Given text
1

Provided a list of valid words, and a search word, I want to find whether the search word is a valid word or not ALLOWING 2 typo characters.

What would be a good data structure to store a dictionary of words(assumingly it contains a million words) and algorithm to find whether the word exists in the dictionary(allowing 2 typo characters).

If no typo characters where allowed, then a Trie would be a good way to store the words but not sure if it stays the best way to store dictionary when typos are allowed. Not sure what the complexity for a backtracking algorithm(to search for a word in Trie allowing 2 typos) would be. Any idea about it?

  • Related (and containing answers pertinent to this question): https://stackoverflow.com/questions/10017808/best-data-structure-for-implementing-a-dictionary?rq=1 – Adrian McCarthy Feb 01 '19 at 21:00
  • Also related is my answer on this one, which can quickly find good candidate words without focusing on a specific edit distance: https://stackoverflow.com/questions/2294915/what-algorithm-gives-suggestions-in-a-spell-checker – Adrian McCarthy Feb 01 '19 at 21:04

2 Answers2

0

You might want to checkout Directed Acyclic Word Graph or DAWG. It has more of an automata structure than a tree of graph structure. Multiple possibilities from one place may provide you with your solution.

Instructions
A - Explain why the reply in the forum thread about looking up words with typos recommends a Directed Acyclic Word Graph, in one to three sentences.
B - In the forum thread about looking up words with typos, how many words does the asker assume the dictionary contains?
C - Continue the forum thread about looking up dictionary words with typos from where it stops.

Supplied material
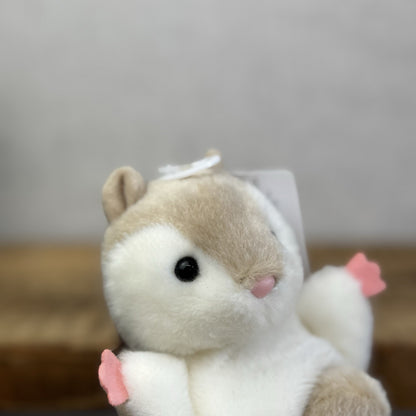 Aurora - Flaps Flying Squirrel - Small Squirrel Toy Palm Pals Mini Beanbag Plush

Results
A - The reply says a DAWG has more of an automaton structure than a tree or graph structure. Because several possibilities can lead from a single place, that structure may give the asker a solution.

B - About a million words.

C -
Samarth Juneja
  • 766
  • 1
  • 8
  • 21
0

If there is no need to also store all mistyped words I would consider to use a two-step approach for this problem.

  1. Build a set containing hashes of all valid words (not including typos). So probably we are talking here about some 10.000 entries, which should still allow quite fast lookups with a binary search. If the hash of a word is found in the set it is typed correctly.

  2. If a words hash is not found in the set the word is probably mistyped. So calculate a the Damerau-Levenshtein distance between the word and all known words to figure out what the user might have meant. To gain some performance here modify the DL-algorithm to abort calculation if the distance gets bigger than your allowed threshold of 2 typos.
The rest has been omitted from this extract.